It was a notice sent out by one John Julius Angerstein, of Lloyds in the City of London, on behalf of the merchants and shipowners there, offering a reward of five thousand pounds for the capture, or proof of the destruction, of a French privateer which had for some time past been making great play with British shipping in the Channel and Bay of Biscay. She was described as a schooner of one hundred and fifty tons or thereabouts, black hull with red streak, carrying an unusually large crew and unusually heavy metal. She flew a white flag with a red hand on it, her red figure-head was said to represent the same device, and she was known by the name of La Main Rouge.
John Ozanne folded the bill methodically and stowed it safely away in his pocket-book.
"It'd be a fortune if we caught him full," he said thoughtfully. "They say he takes no prizes. Just helps himself to what he wants like a highwayman, and then sheers off and looks out for another. Rare pickings he must have had among some of those fat East Indiamen. Here's to our falling in with him!" and we clicked our mugs on that right hopefully.
"What weight do we carry?" I asked, in view of the Frenchman's heavy guns, our own not being yet mounted.
"Four eighteens a-side, and one twenty-four forward and one aft. There'll be some chips flying if we meet him, but we'll do our best to close his fist and stop his grabbing. You're wanting to get back? Come over day after to-morrow and give me a hand. I'll be glad of your help;" and I dropped into my boat and pulled out into the wind, and ran up my lug for home.
"So you saw Torode himself, Phil?
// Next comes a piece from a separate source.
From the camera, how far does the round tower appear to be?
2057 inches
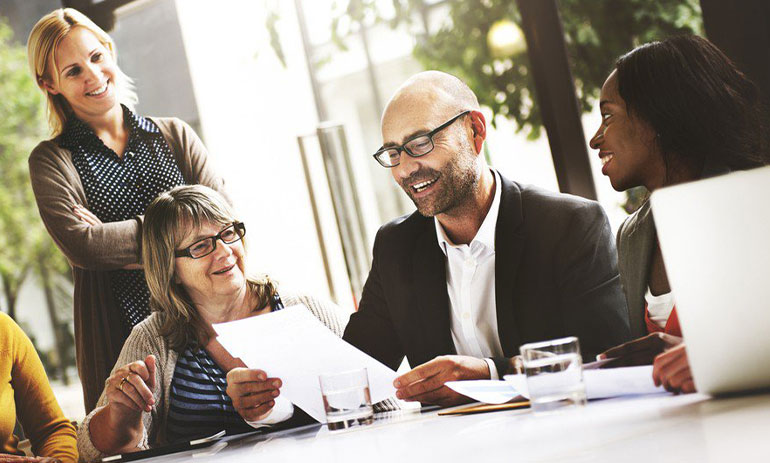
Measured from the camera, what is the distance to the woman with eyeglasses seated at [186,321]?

And what is he like?" asked my grandfather, as I told them the day's doings.
"Big, black, grim-looking fellow. Just what you'd expect. On the whole I'm not sorry I'm going with John Ozanne. He seems pleased to have me too, and that's something."
"I'd much sooner think of you with him," said my mother. "I know nothing of Monsieur Torode, but nobody seems to like him."
George Hamon said much the same thing, and spoke highly of John Ozanne as a cautious seaman, which I well knew him to be.
Jeanne Falla laughed heartily when I told her of my visit to Brecqhou, which I did very fully.